Here is another example of a quadratic extension:
Let $K=\mathbb{Q}(\sqrt{-5})$ and let $L=K(i)$, where $i^2=-1$. As it turns out, $L$ is the Hilbert Class Field of $K$, and therefore $L/K$ is everywhere unramified.
Exercise 2.42 (pages 51 and 52), in five parts, determines the ring of integers of $\mathbb{Q}[\sqrt{m},\sqrt{n}]$ for $m$ and $n$ distinct squarefree integers different from $1$. (See this question and response.) In particular, $L=\mathbb{Q}(\sqrt{5},\sqrt{-5})$ and therefore $\mathbb{O}_L$ has an integral basis $$B=\left\{1,\frac{1+\sqrt{5}}{2},\sqrt{-5},\frac{\sqrt{-5}+i}{2}\right\}.$$ Let $\alpha = \frac{\sqrt{-5}+i}{2}$. Then I claim that $\mathcal{O}_K[\alpha] = \mathcal{O}_L$. Clearly, $\mathcal{O}_K[\alpha]\subseteq \mathcal{O}_L$, so it suffices to show that $B\subseteq \mathcal{O}_K[\alpha]$.

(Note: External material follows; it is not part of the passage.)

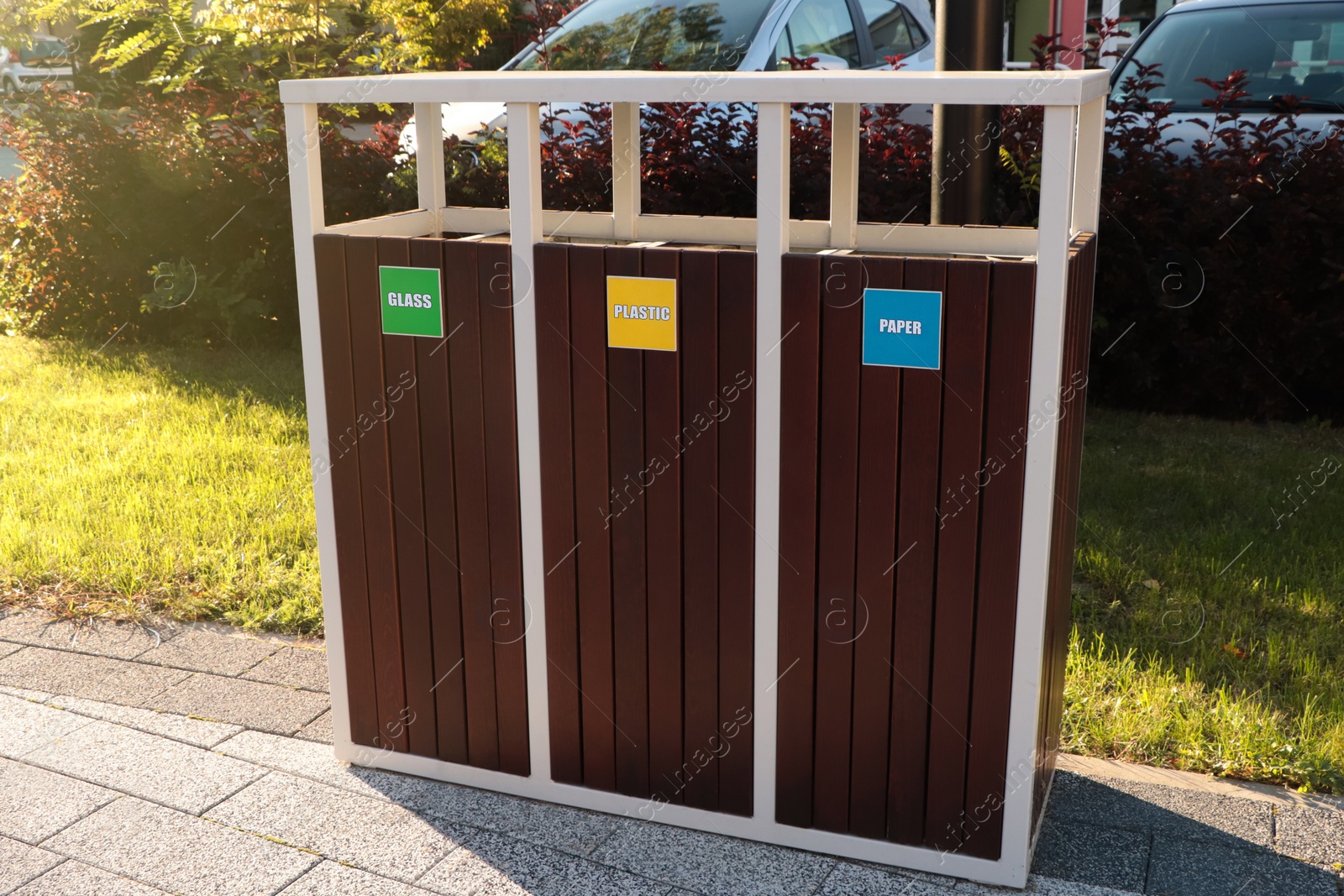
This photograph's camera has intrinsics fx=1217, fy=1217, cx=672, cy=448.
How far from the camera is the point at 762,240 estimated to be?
274 centimetres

We know that $\mathcal{O}_K = \mathbb{Z}[\sqrt{-5}]$. Thus, $1,\sqrt{-5}$, and $\alpha$ belong to $\mathcal{O}_K[\alpha]$. Also, $i=2\alpha-\sqrt{-5}\in \mathcal{O}_K[\alpha]$. It remains to show that $\frac{1+\sqrt{5}}{2}\in \mathcal{O}_K[\alpha]$, but $$\frac{1+\sqrt{5}}{2} = 1+i\cdot\frac{i+\sqrt{-5}}{2}=1+i\cdot \alpha\in \mathcal{O}_K[\alpha].$$ Hence, $\mathcal{O}_K[\alpha]=\mathcal{O}_L$.